For more than a century there had been specialist industries thriving in orbital space, producing power sats, ultrapure materials and pharmaceuticals. Now, though, essentially all of Terran heavy industry moved into space. Both energy and raw materials were freely available on Luna, and could be exploited without the fear of polluting a biosphere. Soon the helium mines and scientific outposts were vastly outnumbered by heavy-element mines, refineries and factories, and the cities that grew around them. Factories in orbital habitats were supplied with materials launched by railguns from the Lunar surface or, more importantly, from the carbon-rich asteroids of the Belt.
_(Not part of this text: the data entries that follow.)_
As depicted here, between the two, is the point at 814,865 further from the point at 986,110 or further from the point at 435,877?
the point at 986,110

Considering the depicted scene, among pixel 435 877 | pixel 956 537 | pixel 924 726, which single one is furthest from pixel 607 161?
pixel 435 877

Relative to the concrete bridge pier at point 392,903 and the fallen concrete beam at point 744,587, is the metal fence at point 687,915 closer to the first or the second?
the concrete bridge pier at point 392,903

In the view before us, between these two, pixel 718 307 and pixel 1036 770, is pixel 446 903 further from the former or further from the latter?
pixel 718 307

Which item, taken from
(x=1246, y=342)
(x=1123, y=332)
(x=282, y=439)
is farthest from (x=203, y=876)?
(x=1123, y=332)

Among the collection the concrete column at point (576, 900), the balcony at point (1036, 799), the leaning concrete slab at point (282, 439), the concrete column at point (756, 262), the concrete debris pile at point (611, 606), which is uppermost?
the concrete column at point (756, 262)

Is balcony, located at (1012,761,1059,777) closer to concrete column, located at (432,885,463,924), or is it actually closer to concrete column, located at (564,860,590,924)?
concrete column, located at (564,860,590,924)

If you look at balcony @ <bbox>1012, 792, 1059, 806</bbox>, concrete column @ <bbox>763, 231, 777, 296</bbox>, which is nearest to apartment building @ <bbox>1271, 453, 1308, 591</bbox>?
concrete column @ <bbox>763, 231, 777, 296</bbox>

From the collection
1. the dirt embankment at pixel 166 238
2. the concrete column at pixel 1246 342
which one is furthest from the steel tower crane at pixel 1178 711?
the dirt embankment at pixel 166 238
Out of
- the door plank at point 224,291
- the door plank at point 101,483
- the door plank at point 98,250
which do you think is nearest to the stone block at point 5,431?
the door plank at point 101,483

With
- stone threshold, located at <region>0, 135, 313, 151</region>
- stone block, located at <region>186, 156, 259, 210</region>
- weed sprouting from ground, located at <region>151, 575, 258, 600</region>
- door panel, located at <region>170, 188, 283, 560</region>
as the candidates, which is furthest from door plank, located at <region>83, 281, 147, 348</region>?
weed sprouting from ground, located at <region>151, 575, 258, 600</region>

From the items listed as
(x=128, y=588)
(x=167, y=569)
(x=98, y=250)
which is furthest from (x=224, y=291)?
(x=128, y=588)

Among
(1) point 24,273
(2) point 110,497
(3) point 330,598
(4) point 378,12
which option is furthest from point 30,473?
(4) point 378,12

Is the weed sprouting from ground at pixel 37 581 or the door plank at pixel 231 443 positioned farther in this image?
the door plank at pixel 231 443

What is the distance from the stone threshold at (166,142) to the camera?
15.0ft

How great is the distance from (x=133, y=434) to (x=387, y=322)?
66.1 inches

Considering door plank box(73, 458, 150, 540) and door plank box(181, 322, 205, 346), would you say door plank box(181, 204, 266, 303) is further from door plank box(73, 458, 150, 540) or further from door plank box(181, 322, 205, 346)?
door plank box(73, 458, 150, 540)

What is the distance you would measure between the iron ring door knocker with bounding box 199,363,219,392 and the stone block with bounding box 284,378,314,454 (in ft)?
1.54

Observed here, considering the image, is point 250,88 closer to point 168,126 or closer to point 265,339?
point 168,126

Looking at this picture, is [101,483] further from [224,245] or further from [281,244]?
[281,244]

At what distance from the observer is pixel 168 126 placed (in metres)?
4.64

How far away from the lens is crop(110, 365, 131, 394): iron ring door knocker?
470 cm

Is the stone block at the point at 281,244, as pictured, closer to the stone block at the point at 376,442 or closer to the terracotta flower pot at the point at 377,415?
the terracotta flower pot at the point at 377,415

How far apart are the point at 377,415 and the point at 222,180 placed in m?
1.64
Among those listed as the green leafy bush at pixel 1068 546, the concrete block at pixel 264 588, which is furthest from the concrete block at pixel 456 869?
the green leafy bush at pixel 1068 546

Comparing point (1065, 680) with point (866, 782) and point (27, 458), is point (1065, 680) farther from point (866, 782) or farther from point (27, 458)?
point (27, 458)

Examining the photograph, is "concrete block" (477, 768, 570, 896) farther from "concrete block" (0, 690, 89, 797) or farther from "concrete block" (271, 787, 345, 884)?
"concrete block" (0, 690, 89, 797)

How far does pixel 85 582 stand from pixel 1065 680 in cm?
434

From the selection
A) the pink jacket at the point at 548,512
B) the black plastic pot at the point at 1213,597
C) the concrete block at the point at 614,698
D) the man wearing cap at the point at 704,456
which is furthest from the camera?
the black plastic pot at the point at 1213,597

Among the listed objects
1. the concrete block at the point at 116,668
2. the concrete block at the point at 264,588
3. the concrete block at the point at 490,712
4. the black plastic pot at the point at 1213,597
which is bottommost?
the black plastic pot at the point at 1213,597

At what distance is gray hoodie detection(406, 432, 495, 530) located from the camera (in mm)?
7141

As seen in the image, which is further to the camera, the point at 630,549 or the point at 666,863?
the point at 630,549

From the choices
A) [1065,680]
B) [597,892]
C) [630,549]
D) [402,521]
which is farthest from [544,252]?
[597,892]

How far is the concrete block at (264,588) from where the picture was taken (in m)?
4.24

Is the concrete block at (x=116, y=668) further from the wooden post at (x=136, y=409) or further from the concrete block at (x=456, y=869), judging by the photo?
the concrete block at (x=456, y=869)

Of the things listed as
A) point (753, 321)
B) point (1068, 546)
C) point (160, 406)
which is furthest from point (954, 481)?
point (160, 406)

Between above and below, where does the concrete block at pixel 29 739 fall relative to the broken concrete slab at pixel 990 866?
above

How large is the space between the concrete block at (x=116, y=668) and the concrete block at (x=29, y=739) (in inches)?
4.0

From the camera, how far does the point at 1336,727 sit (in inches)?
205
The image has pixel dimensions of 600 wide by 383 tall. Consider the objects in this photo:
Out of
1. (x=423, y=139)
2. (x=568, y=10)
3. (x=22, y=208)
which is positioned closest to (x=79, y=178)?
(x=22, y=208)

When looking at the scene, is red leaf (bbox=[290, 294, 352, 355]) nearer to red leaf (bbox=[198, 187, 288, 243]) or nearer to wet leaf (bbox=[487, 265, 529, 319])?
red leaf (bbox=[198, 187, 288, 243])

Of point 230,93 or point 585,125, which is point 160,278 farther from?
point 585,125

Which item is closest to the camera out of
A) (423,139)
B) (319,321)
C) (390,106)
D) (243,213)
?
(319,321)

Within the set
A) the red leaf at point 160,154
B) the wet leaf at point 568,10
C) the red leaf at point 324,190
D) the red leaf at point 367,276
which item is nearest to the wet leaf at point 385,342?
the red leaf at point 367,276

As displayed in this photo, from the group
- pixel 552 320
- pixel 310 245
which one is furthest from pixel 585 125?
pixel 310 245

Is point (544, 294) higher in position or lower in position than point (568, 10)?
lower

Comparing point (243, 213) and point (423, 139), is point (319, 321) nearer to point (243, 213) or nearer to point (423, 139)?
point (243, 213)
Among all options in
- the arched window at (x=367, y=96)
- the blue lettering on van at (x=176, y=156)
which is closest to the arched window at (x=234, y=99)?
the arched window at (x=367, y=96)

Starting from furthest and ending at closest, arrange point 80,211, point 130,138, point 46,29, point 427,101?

Towards the end of the century, the increasing importance of the mining operations in the Belt began to worry the Lunar corporations. To re-establish their competitiveness, GLO and other operations on Luna formed a consortium to build a Lunar beanstalk. This consortium became Adam Smith Lunar. The chosen site for the surface terminal was Tsukuyomi, a Japanese city in the Gilbert highlands. The beanstalk more than restored Luna's position as the industrial centre of the Earth-Moon system; ASL was so successful that it was sold off as a large Corp in its own right.

The economies of Luna and the Cis-Lunar region grew at an extraordinary pace throughout the century. Orbital space became the ideal location in the solar system. Anywhere on Earth or Luna was only days away by low-energy trajectories and Mars or the Belt a matter of weeks. Cis-Luna became the major corporate location, although most board members kept their wilderness sanctuaries as main residences.